Enchères créneaux horaires : l’aérien vent debout contre Bruxelles

photo_1321868616480-1-1.jpg
éroport de Roissy-Charles-de-Gaulle, en avril 2010 (Photo : Fred Dufour)

[21/11/2011 09:45:55] PARIS (AFP) Le monde du transport aérien s’alarme d’un projet de la Commission européenne qui révolutionnerait l’attribution des précieux créneaux horaires aux compagnies: la mise aux enchères des nouveaux “slots”.

“Le danger est que les compagnies riches puissent acheter des créneaux au détriment des moins riches qui ne pourront donc pas se développer”, résume Thierry Aucoc, directeur général France d’Emirates. “Ce n’est pas très sain”.

Dès novembre 2010, les associations des compagnies européennes, des compagnies à bas coûts, des compagnies charters et des compagnies arabes avaient notifié à Bruxelles, dans un courrier commun, qu’elles ne voyaient “aucune nécessité ni justification à changer le dispositif existant”.

Les slots sont pour l’heure alloués gratuitement à la condition de les utiliser au moins à 80%. Ceux perdus ou cédés sont mis dans un pot commun et peuvent être échangés entre compagnies via des organismes gestionnaires tels que Cohor en France.

L’Association des compagnies européennes (AEA) a réitéré le 16 novembre son opposition à ce projet au moment où la phase de consultation s’achève.

Changer le système “ne résoudra pas le problème de manque de capacités sur les aéroports saturés”, écrit-elle.

photo_1321868662806-1-1.jpg
écollage (Photo : Fred Dufour)

“C’est non nécessaire et c’est risqué”, estime une source européenne.

Le collège des commissaires européens devrait annoncer le 30 novembre s’il présente finalement ce texte, en gestation depuis des années, selon la même source.

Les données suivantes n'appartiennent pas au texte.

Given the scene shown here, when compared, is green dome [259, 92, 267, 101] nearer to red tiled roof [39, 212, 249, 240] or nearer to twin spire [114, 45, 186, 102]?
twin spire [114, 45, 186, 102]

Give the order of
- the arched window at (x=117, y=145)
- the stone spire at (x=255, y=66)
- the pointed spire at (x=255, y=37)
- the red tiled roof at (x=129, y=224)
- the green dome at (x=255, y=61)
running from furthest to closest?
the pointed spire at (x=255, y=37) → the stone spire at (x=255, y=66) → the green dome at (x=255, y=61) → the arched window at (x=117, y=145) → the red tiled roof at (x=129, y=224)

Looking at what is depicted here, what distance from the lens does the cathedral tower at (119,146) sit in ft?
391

Avec l’objectif de présenter une proposition au Conseil des ministres européens des transports le 12 décembre.

“Nous avons le sentiment que le système d’allocation des créneaux horaires actuel fonctionne bien et que la proposition de la Commission ne peut que générer des coûts supplémentaires notamment pour les compagnies européennes qui n’ont pas besoin de cela aujourd’hui”, explique Laurent Timsit, responsable des affaires européennes et internationales à Air France, faisant allusion au contexte économique.

“Cela va créer des flux financiers et, in fine, coûter plus cher aux consommateurs”, prédit en outre Lionel Guérin, président de la Fédération nationale de l’aviation marchande (FNAM).

M. Timsit juge que pour les compagnies non européennes, ce serait même “une double peine”.

“Comment expliquer à des compagnies américaines, russes ou chinoises qu’il leur faudra non seulement des droits de trafic (négociés d’Etat à Etat, NDLR) pour exploiter des vols vers l’Europe mais également consacrer des sommes importantes pour accéder aux aéroports européens alors qu’elles paient déjà des redevances?”, interroge-t-il.

Avec le risque de rétorsions.

Les transporteurs sont d’autant plus inquiets qu’ils n’ont reçu aucun détail sur les modalités qui feront l’objet d’un texte “rédigé ultérieurement”.

“Il nous est donc demandé de nous prononcer sur un système dont personne ne sait ce qu’il sera et même la Commission ne semble pas y avoir réfléchi sérieusement”, soulignent, dépités, les responsables.

Qui va gérer la mise aux enchères? Y aura-t-il des modalités pour que les petites compagnies puissent y participer? Où va aller à l’argent? sont autant de questions pour l’heure sans réponse.

“Si on réinvestit cet argent pour améliorer les pistes, les parkings, la gestion du trafic aérien, cela a un sens, sinon cela ne sert à rien”, conclut Thierry Aucoc.

Enfin, tous soulignent que les aéroports britanniques de Heathrow et Gattwick utilisent déjà ce système de mise aux enchères qui n’a nullement réglé leur saturation.

Les compagnies en appellent Bruxelles à la raison pour enterrer cette proposition.

Un projet similaire avait été envisagé il y a quelques années à New York. Devant la fronde, les autorités avaient dû se résoudre à le retirer.